Rudi Ball, though, found himself facing an even more difficult decision. Ball, who was born in Berlin in 1911, was the star turn on the Berliner SC ice hockey team that won the German national championship for six years in a row between 1928 and 1933, and was one of the best players on the national side that won the bronze medal at the Lake Placid Olympics in 1932. He was also half-Jewish.
Which meant he shouldn’t have been facing a decision at all, since, from 1933 onwards, the Reich Sports Office had introduced an “Aryans only” policy in all German sports organisations. Ball moved to St Moritz after that, in what the papers described as “self-exile”, and then to Milan, where he played for the Diavoli Rossoneri, who won the Italian national championship, and the prestigious Spengler Cup in St Moritz, in 1935. By then, he was playing better than ever. Of course, when it came to whether or not he would be picked to play for the German national team again at their home Olympics, the pressing question wasn’t his form.
Ball died in 1975, and the details of exactly what happened in those few weeks were lost with him. The story goes that the German captain, Gustav Jaenecke, told the authorities that he would refuse to play unless Ball was selected. This is the version presented in Tom McNab’s play 1936: Berlin, and elsewhere.
The Nazis certainly used Ball as part of the PR campaign they ran to ward off the threat of the boycott. “All German athletes who fulfil the Olympic conditions will be welcome,” said the secretary general of the German Olympic Committee, Dr Carl Diem. “We have already included the Jewish sportsman Rudi Ball as a member of the ice hockey team.” Ball’s brilliant performance in Germany’s first match, a 1-0 defeat to the USA, was reported around the world. “Nazis Cheer a Jew” was one headline, “Brilliant Playing of Rudi Ball Moves German Fans to Applause” another.

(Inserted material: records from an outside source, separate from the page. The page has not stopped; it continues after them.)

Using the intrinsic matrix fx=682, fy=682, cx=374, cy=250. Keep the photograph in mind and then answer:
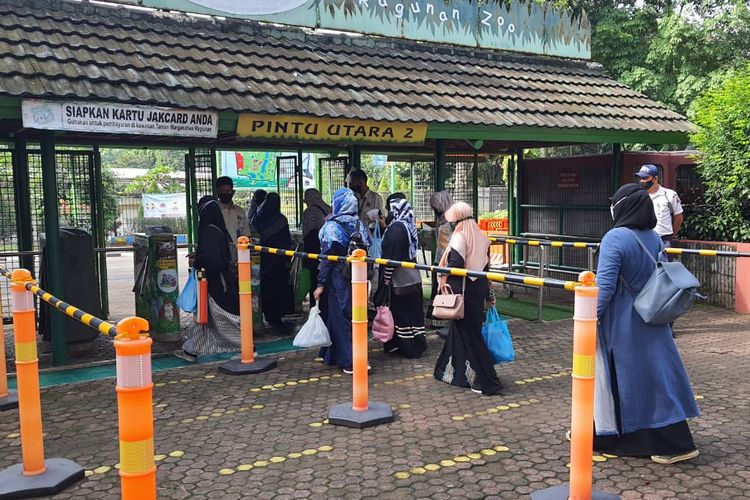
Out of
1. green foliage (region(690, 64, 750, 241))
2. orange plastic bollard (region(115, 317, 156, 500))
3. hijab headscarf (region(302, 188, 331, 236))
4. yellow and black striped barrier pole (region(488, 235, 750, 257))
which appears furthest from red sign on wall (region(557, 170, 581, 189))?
orange plastic bollard (region(115, 317, 156, 500))

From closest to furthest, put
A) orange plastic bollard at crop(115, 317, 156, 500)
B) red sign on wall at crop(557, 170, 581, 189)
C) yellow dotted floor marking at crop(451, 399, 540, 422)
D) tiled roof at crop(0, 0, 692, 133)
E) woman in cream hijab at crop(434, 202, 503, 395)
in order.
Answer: orange plastic bollard at crop(115, 317, 156, 500) → yellow dotted floor marking at crop(451, 399, 540, 422) → woman in cream hijab at crop(434, 202, 503, 395) → tiled roof at crop(0, 0, 692, 133) → red sign on wall at crop(557, 170, 581, 189)

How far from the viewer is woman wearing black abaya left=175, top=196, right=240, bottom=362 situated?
278 inches

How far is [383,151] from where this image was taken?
12086mm

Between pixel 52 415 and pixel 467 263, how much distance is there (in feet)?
11.7

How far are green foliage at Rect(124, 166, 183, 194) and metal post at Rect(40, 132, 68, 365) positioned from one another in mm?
34002

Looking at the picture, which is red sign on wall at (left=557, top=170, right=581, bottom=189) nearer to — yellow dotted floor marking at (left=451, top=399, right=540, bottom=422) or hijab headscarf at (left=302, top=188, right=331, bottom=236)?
hijab headscarf at (left=302, top=188, right=331, bottom=236)

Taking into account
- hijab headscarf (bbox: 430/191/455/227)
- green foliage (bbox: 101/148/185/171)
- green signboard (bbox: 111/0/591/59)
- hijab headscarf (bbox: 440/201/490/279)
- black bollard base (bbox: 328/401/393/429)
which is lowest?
black bollard base (bbox: 328/401/393/429)

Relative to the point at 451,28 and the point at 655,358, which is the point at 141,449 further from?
the point at 451,28

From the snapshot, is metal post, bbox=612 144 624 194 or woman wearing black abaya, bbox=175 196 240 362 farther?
metal post, bbox=612 144 624 194

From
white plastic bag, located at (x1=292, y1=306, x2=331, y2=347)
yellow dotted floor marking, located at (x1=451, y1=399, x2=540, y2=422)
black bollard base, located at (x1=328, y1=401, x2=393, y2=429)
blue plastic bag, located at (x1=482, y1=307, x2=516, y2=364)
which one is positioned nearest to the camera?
black bollard base, located at (x1=328, y1=401, x2=393, y2=429)

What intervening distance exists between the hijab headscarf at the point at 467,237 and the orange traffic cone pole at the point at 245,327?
1.90m

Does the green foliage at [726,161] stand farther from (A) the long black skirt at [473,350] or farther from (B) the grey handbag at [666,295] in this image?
(B) the grey handbag at [666,295]

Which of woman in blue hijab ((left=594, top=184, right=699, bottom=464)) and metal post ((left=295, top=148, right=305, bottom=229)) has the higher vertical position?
metal post ((left=295, top=148, right=305, bottom=229))

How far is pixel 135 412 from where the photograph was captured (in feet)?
9.02
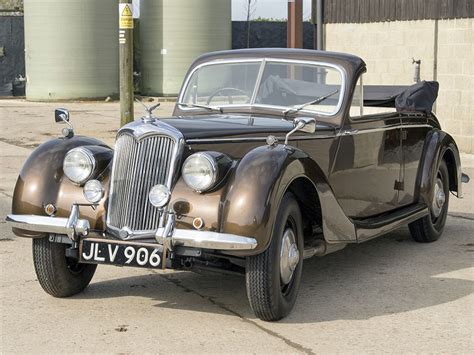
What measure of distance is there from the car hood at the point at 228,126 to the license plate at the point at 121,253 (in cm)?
77

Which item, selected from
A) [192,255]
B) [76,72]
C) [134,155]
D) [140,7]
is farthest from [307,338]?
[140,7]

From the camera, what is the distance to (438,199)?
872cm

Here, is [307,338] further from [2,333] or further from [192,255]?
[2,333]

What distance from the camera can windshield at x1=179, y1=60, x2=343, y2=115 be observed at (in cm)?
716

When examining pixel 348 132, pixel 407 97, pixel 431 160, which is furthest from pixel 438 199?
pixel 348 132

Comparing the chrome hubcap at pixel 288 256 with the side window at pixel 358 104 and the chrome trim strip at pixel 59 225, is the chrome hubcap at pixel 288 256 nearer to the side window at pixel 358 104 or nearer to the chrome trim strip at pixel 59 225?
the chrome trim strip at pixel 59 225

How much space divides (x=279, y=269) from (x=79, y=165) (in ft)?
4.97

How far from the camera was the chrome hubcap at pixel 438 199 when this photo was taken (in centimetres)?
860

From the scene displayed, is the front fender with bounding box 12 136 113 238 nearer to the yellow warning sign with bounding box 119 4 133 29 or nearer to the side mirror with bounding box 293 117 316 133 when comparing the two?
the side mirror with bounding box 293 117 316 133

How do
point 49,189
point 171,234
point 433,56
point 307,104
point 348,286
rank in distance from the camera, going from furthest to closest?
point 433,56 < point 307,104 < point 348,286 < point 49,189 < point 171,234

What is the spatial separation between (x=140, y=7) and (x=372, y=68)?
15841 millimetres

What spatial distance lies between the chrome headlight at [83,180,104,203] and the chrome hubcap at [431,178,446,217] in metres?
3.68

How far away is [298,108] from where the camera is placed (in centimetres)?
706

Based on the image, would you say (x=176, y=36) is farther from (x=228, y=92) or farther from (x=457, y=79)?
(x=228, y=92)
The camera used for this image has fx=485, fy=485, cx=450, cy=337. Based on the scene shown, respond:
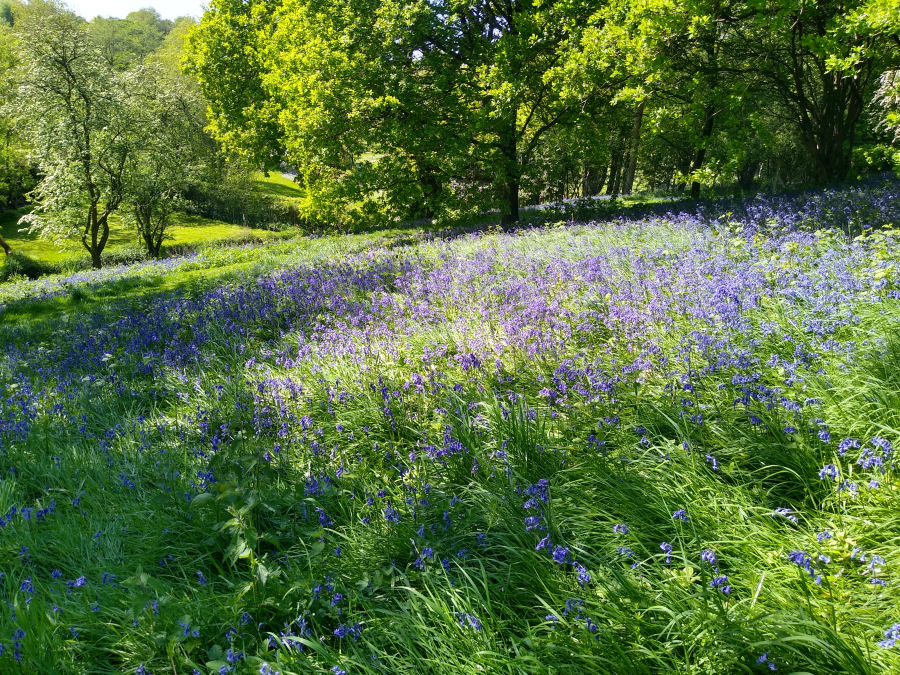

It was also reported that Ball had been coerced into playing. A “highly reliable source” told a reporter from the Australian Jewish News that Ball “is taking part in the Olympic Games against his own will”. Ball himself hinted that this may have been the case in an interview he gave to the Canadian foreign correspondent Matthew Halton, who asked him how he “could bear” to play for Nazi Germany.
Ball, who always referred to the Germans as “they”, rather than “we”, told Halton that refusing to play wouldn’t have done German Jews any good, “and it might have done them harm”. Halton wrote that he couldn’t repeat some of their conversation, which, his son David Halton later suggested, was “certainly a code that Ball feared to say the worst of what was happening”.
Ball’s mother and father were still living in Berlin at that point. And here we get a real hint of why Ball made the decision he did. It has been suggested that Ball struck a deal with the Nazi regime in which he agreed to play on the proviso that his parents were allowed out of the country.
And, when you look through the emigration records, there they are, Leonhard and Gertrude Ball, on the passenger list for the SS Windsor Castle, sailing from Southampton to Cape Town on 3 July 1936. They didn’t come back. Ball joined them after the war, which he spent back in Germany, playing for his old club, SC Berlin.
In his last interview, given in 1970, Ball was asked whether he was a forgotten man, and if the sport owed him more recognition, “I am the one who owes hockey,” he replied, “it saved me and my family from the holocaust.”